-- START --

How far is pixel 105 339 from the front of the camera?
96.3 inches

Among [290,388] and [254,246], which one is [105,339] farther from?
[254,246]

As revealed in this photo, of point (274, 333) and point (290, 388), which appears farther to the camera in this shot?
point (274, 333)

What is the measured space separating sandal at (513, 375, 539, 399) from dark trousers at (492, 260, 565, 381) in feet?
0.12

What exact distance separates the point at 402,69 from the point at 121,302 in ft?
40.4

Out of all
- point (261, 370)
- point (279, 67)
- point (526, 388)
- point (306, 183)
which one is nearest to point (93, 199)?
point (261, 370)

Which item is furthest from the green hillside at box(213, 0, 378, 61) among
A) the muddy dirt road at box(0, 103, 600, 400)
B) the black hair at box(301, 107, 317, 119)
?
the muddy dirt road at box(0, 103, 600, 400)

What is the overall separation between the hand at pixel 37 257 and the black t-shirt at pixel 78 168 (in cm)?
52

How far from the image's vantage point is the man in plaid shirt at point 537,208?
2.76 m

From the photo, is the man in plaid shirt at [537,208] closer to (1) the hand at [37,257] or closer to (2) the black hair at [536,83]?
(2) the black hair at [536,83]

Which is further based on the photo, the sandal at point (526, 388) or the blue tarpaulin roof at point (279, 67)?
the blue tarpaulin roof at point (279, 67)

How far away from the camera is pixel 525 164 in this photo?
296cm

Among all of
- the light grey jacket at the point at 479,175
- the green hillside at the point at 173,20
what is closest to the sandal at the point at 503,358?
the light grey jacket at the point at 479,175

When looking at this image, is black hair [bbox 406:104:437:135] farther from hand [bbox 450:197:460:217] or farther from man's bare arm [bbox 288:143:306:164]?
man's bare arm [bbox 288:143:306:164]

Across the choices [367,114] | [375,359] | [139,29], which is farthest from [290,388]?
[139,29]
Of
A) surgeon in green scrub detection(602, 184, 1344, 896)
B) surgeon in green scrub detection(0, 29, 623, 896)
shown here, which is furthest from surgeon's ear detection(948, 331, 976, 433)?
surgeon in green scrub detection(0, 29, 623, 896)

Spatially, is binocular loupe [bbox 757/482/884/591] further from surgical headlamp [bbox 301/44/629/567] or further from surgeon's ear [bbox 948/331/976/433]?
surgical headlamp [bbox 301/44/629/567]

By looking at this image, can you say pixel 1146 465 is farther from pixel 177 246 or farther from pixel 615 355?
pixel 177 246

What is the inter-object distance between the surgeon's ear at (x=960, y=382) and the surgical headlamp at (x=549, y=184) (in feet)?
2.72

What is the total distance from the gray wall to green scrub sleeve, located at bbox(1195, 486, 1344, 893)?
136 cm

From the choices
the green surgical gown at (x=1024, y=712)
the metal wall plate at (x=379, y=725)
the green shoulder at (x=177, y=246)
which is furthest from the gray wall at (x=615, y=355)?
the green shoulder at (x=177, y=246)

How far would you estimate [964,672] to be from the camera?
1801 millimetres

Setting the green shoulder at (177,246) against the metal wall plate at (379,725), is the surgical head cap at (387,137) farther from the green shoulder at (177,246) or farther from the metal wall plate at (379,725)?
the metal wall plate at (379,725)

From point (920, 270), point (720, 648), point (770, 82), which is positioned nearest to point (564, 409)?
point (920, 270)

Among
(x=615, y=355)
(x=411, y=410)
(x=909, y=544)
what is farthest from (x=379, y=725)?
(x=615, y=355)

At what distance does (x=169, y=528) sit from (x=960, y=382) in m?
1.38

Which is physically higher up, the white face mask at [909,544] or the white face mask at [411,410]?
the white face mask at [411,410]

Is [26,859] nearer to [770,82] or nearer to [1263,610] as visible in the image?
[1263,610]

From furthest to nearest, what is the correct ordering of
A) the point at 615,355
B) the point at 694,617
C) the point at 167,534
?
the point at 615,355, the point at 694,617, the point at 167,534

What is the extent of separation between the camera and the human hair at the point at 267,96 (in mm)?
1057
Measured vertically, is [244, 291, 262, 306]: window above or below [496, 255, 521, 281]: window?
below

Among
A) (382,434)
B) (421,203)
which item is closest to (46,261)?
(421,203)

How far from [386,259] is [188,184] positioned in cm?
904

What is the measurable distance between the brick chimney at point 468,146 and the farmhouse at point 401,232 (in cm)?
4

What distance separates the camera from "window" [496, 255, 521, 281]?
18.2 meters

-- END --

> [Directions]: Starting at the line that contains "Setting the green", quote each remaining line of the entries above, unchanged.

> [Expected answer]:
Setting the green shoulder at (177,246) against the metal wall plate at (379,725), is the surgical head cap at (387,137) farther from the green shoulder at (177,246) or farther from the metal wall plate at (379,725)?
the metal wall plate at (379,725)

From point (920, 270), point (720, 648), point (770, 82), which is positioned nearest to point (564, 409)?
point (920, 270)

Among
(x=615, y=355)
(x=411, y=410)
(x=909, y=544)
what is farthest from (x=379, y=725)?
(x=615, y=355)

At what distance does (x=169, y=528) sit from (x=960, y=382) in m?
1.38

Which is physically higher up, the white face mask at [909,544] or the white face mask at [411,410]?
the white face mask at [411,410]

Is [26,859] nearer to [770,82] or nearer to [1263,610] as visible in the image?
[1263,610]

From furthest to nearest, what is the correct ordering of
A) the point at 615,355
B) the point at 694,617
C) the point at 167,534
?
the point at 615,355, the point at 694,617, the point at 167,534

What is the extent of separation between the camera and the human hair at the point at 267,96 (in mm)?
1057
Measured vertically, is [244, 291, 262, 306]: window above or below [496, 255, 521, 281]: window?
below

Among
A) (382,434)
B) (421,203)
which item is closest to (46,261)?
(421,203)

How far from [386,259] is [188,184] positioned in cm?
904

What is the measurable distance between the brick chimney at point 468,146 and the farmhouse at point 401,232 (in cm)?
4

What distance separates the camera from "window" [496, 255, 521, 281]?
18.2 meters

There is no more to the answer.